Bobby, you know I am in!
Looking forward to it and as always I am willing to help you guys in any way you need.


----------



## SOTW (Jan 16, 2013)

Thanks Mike. Already have a few teams signed up. I hope thats a good sign.


----------



## blues brother (Jan 30, 2013)

Bobby,
Any hint of the headliner band??
I heard a rumor that it might be Willie Nelson Or Jamey Johnson....


----------



## SOTW (Jan 30, 2013)

blues brother said:


> Bobby,
> Any hint of the headliner band??
> I heard a rumor that it might be Willie Nelson Or Jamey Johnson....

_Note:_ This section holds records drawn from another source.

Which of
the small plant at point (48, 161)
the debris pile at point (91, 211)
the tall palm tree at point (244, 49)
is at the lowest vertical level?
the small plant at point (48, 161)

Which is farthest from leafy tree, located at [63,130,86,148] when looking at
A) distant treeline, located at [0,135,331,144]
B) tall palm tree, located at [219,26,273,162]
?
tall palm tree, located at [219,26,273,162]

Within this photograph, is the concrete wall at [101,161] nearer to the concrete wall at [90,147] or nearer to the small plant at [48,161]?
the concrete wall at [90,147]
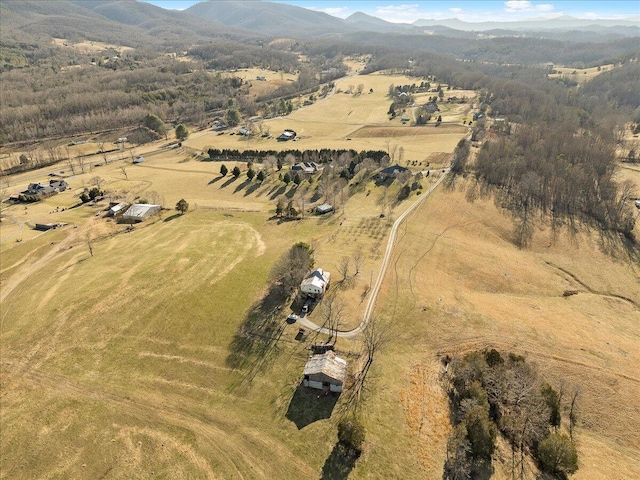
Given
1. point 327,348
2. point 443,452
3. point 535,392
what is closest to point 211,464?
point 327,348

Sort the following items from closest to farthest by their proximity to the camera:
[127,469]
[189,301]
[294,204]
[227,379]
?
1. [127,469]
2. [227,379]
3. [189,301]
4. [294,204]

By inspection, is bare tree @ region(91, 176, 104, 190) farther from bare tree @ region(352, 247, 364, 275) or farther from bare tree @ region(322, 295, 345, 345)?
bare tree @ region(322, 295, 345, 345)

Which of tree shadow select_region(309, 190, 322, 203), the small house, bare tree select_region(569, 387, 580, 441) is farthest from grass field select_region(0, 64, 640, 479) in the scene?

I wish mike.... Not this year. However, we are finalizing the line up this week. Hopefully next week we will be able to release who it is. If everything comes together like we hope, it's gonna be one heck of a weekend. I promise.


----------



## blues brother (Jan 30, 2013)

I am shining up my dancing shoes just in case!


----------



## SOTW (Feb 20, 2013)

For our entertainment this year on Friday night, Southern Ground recording artist Sonia Leigh will hit the stage, you can check her out on CMT http://www.cmt.com/videos/sonia-leigh/690959/my-name-is-money.jhtml, then Jason Isbell and the 400 Unit will close out the night. Check out one of his videos here .  http://www.youtube.com/watch?v=lCMsUQmS0Bo
On Saturday night come listen to Coy Bowles and the Fellowship followed up by Connor Christian and Southern Gothic. http://www.cmt.com/artists/connor-christian-southern-gothic/. These bands are just our headliners and are just the tip of the iceberg. Music starts at 4 pm on Friday April 5th and will go until the music stops, and will start back up Saturday April 6th at noon. Our line up this year is by far our strongest from top to bottom. If you are a music lover you don't want to miss this one. Visit http://www.sotwfestival.com to get your tickets now!!!!


----------



## blues brother (Feb 21, 2013)

That's gonna be some great entertainment!


----------



## SOTW (Feb 21, 2013)

Thanks mike. Yeah there's some serious talent lined up for the 6th annual sotw


----------



## SOTW (Mar 13, 2013)

Check out our website at www.sotwfestival.com. It's a weekend for the whole family to enjoy. Come out Friday evening and enjoy one of the best music line ups that we have ever had. Bring the kids out Saturday at lunch and let them play in the kids zone. Children under 10 are free.


----------



## MattyIce (Mar 20, 2013)

We had a great time last year, already have everything planned to be back again


----------



## blues brother (Mar 29, 2013)

Bobby, I am looking forward to the event this year. Looks like DARKCOUNTRY is gonna help me out this time. Please stop by and have a cocktail with me. 
Reckon I need to buy some meat and charcoal in the next couple of days!


----------



## SOTW (Apr 3, 2013)

blues brother said:


> Bobby, I am looking forward to the event this year. Looks like DARKCOUNTRY is gonna help me out this time. Please stop by and have a cocktail with me.
> Reckon I need to buy some meat and charcoal in the next couple of days!


You sound like us getting ready for a competition. Get the cocktails before you get your meat........lol


----------



## crackerdave (Apr 4, 2013)

Is camping and fishing allowed?


----------